Stewart Dent is asked to measure the density of a piece of iron. He measures the mass of the iron and records a value of 97.4 g . He measures the volume of water in a graduated cylinder as 50.4 mL ; after submerging the iron, the volume is 63.3 mL . If the actual density of iron is \( 7.874 \mathrm{~g} / \mathrm{mL} \), what is Stewart's \%-error?

To find Stewart's percent error in the density measurement, we first need to calculate the density of the piece of iron based on his measurements.

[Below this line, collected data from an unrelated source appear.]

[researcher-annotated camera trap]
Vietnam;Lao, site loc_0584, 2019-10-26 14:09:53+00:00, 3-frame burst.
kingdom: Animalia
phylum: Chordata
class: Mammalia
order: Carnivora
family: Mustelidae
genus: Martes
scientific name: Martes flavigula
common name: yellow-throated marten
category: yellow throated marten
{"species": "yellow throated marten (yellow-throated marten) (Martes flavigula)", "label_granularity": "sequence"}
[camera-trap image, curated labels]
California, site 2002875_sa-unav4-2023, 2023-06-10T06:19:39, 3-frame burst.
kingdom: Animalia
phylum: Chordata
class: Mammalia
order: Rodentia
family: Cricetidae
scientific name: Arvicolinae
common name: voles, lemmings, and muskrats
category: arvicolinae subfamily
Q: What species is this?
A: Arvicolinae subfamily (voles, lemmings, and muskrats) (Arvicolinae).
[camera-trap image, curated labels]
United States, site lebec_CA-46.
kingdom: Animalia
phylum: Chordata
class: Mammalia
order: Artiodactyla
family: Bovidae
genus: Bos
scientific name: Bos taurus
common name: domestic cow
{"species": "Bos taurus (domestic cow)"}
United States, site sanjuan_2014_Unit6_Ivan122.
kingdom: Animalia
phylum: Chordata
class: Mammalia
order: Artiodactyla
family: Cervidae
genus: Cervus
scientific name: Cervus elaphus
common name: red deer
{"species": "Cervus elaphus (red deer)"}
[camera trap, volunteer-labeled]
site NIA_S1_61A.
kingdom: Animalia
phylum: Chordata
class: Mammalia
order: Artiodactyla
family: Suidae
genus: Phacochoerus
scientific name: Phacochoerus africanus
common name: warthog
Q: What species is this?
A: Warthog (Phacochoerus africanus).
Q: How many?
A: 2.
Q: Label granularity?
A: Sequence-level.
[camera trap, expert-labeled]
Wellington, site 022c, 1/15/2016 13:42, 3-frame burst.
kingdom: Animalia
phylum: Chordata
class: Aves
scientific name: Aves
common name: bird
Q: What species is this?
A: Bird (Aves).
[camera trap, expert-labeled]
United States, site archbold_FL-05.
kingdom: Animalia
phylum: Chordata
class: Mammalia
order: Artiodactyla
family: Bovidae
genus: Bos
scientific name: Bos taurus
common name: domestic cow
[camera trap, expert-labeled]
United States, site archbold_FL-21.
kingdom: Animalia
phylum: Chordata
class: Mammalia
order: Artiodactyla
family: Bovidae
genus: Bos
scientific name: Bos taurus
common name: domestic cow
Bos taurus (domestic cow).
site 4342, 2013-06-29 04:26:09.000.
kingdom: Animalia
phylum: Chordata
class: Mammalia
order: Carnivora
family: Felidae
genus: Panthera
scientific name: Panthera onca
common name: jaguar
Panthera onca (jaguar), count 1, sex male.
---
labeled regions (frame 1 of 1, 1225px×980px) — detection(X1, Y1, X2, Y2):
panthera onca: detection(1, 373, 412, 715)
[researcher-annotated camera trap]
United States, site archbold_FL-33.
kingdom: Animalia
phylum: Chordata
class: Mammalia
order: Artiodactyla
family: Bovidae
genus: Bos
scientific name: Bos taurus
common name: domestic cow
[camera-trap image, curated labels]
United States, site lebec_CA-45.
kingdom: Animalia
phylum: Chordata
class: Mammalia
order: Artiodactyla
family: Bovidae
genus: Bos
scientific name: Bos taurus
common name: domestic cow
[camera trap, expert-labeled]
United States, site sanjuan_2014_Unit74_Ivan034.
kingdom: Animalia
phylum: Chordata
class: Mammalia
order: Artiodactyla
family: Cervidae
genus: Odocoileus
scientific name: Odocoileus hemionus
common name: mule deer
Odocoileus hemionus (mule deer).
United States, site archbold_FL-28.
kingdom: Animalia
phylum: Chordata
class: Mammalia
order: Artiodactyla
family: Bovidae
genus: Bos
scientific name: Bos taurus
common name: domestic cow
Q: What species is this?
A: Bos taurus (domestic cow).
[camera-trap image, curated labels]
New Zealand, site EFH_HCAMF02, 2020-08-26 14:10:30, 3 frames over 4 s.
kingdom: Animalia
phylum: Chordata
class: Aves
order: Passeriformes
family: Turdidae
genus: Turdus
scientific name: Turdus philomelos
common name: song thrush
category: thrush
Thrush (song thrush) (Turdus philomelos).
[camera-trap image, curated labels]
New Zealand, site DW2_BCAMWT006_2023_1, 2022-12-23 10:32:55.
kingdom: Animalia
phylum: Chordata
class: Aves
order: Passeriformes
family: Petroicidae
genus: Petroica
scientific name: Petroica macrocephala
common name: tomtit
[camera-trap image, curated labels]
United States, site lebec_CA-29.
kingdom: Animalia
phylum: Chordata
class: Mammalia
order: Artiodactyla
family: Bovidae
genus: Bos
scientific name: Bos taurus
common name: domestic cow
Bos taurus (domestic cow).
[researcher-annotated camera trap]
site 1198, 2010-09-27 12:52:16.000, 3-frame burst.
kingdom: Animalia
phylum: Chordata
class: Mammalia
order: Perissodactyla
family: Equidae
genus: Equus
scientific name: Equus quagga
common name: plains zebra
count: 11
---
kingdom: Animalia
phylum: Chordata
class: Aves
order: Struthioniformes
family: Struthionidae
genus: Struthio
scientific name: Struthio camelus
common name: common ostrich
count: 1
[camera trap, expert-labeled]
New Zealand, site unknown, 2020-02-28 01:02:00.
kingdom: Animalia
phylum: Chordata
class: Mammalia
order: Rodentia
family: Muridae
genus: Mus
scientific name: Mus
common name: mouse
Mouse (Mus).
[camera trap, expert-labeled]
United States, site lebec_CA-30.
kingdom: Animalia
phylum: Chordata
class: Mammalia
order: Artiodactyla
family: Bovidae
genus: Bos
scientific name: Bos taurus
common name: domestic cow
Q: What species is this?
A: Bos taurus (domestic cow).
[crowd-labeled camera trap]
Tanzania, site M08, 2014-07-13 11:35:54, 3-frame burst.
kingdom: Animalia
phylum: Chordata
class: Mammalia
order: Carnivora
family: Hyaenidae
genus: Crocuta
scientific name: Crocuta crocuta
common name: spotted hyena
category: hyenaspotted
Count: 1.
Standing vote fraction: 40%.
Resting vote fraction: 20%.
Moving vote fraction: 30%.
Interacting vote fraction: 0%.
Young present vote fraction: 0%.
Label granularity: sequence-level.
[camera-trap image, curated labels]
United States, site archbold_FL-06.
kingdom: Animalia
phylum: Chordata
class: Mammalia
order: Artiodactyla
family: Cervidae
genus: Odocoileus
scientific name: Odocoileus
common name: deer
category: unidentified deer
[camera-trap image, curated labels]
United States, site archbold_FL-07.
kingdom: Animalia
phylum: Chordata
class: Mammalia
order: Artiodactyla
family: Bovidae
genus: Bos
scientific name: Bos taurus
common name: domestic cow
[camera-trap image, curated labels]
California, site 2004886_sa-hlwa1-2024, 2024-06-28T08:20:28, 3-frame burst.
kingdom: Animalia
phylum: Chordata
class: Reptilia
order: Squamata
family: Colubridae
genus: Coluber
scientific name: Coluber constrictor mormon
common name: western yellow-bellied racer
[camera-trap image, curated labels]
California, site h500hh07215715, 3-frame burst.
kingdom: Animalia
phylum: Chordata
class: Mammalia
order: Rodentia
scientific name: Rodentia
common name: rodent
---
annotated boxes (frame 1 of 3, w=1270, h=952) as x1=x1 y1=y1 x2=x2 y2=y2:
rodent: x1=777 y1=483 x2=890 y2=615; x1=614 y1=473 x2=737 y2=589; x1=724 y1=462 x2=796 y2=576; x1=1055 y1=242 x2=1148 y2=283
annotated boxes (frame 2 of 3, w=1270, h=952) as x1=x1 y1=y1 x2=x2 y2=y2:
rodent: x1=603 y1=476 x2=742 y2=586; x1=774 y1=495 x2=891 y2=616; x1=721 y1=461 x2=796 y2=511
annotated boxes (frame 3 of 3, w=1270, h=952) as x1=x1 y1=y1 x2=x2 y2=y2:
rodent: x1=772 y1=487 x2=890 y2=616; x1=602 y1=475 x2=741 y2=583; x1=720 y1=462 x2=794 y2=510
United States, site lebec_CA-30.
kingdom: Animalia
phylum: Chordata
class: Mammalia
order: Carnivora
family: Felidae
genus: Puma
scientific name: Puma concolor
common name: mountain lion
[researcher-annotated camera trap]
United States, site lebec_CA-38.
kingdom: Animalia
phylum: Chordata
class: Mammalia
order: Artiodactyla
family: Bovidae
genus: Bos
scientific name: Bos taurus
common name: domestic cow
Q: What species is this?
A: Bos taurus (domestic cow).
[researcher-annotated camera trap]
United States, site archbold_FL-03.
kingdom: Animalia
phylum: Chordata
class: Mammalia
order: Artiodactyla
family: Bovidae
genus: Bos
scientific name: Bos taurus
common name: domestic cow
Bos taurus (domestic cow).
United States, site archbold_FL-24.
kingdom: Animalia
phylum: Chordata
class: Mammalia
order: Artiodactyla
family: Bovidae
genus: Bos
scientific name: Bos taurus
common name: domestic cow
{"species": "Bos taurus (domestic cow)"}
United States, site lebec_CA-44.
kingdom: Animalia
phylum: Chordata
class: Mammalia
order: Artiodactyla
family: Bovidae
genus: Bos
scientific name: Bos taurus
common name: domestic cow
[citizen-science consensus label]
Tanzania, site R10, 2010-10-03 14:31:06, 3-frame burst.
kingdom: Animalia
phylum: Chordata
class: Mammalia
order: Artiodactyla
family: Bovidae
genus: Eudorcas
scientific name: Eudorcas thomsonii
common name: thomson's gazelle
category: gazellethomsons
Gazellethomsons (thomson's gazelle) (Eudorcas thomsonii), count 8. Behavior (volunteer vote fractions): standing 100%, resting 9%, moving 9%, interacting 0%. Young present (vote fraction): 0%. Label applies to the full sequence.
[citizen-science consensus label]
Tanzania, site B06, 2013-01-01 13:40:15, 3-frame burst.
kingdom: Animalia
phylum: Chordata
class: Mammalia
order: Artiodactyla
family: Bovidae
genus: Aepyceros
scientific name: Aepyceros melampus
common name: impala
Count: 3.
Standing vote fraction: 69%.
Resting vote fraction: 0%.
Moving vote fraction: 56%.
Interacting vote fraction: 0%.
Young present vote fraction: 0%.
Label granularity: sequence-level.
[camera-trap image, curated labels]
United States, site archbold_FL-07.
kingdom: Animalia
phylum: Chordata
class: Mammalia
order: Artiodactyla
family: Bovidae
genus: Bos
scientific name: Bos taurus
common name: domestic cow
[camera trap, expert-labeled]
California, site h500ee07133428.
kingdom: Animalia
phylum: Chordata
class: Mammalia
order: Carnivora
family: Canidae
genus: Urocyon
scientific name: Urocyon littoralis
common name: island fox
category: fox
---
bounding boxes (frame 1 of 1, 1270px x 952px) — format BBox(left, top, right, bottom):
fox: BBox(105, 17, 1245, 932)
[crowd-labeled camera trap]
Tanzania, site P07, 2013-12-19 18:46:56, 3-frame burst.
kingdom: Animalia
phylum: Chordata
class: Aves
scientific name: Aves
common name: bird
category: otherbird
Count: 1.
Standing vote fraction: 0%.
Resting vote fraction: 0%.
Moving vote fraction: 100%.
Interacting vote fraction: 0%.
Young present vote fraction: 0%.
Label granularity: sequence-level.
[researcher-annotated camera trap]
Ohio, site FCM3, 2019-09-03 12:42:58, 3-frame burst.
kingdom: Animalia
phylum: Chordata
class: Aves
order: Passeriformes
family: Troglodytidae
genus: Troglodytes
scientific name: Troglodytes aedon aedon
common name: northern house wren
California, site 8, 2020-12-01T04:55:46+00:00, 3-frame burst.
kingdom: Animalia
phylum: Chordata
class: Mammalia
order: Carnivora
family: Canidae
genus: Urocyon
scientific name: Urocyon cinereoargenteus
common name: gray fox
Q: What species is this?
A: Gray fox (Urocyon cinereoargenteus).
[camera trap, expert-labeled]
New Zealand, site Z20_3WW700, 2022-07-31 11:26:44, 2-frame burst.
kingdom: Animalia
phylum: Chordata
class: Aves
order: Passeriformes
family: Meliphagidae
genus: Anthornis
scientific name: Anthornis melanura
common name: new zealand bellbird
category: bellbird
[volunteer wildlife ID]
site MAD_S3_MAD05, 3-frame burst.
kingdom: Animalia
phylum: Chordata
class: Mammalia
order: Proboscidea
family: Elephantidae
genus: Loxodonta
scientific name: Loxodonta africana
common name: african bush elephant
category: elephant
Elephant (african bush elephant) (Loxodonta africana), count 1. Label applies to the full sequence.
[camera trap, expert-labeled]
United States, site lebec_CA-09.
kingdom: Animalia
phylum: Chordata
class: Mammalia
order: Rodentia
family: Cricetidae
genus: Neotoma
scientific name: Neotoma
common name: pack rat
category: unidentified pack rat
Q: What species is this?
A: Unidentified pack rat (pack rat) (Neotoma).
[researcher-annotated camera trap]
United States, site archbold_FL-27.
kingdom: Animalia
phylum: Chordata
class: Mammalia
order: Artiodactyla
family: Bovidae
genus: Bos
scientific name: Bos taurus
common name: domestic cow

The density (\(D\)) is given by the formula: \[ D = \frac{\text{mass}}{\text{volume}} \] The mass of the iron is \(97.4 \, \text{g}\), and the volume can be calculated by subtracting the initial volume of water from the final volume after submerging the iron. \[ \text{Volume of iron} = 63.3 \, \text{mL} - 50.4 \, \text{mL} = 12.9 \, \text{mL} \] Now, we can calculate the density: \[ D = \frac{97.4 \, \text{g}}{12.9 \, \text{mL}} \approx 7.56 \, \text{g/mL} \] Next, we find the percent error using the formula: \[ \% \text{-error} = \left(\frac{\text{actual} - \text{experimental}}{\text{actual}}\right) \times 100\% \] Plugging in the values: \[ \% \text{-error} = \left(\frac{7.874 - 7.56}{7.874}\right) \times 100\% \approx 3.98\% \] So, Stewart's percent error in measuring the density of the iron is approximately **3.98%**.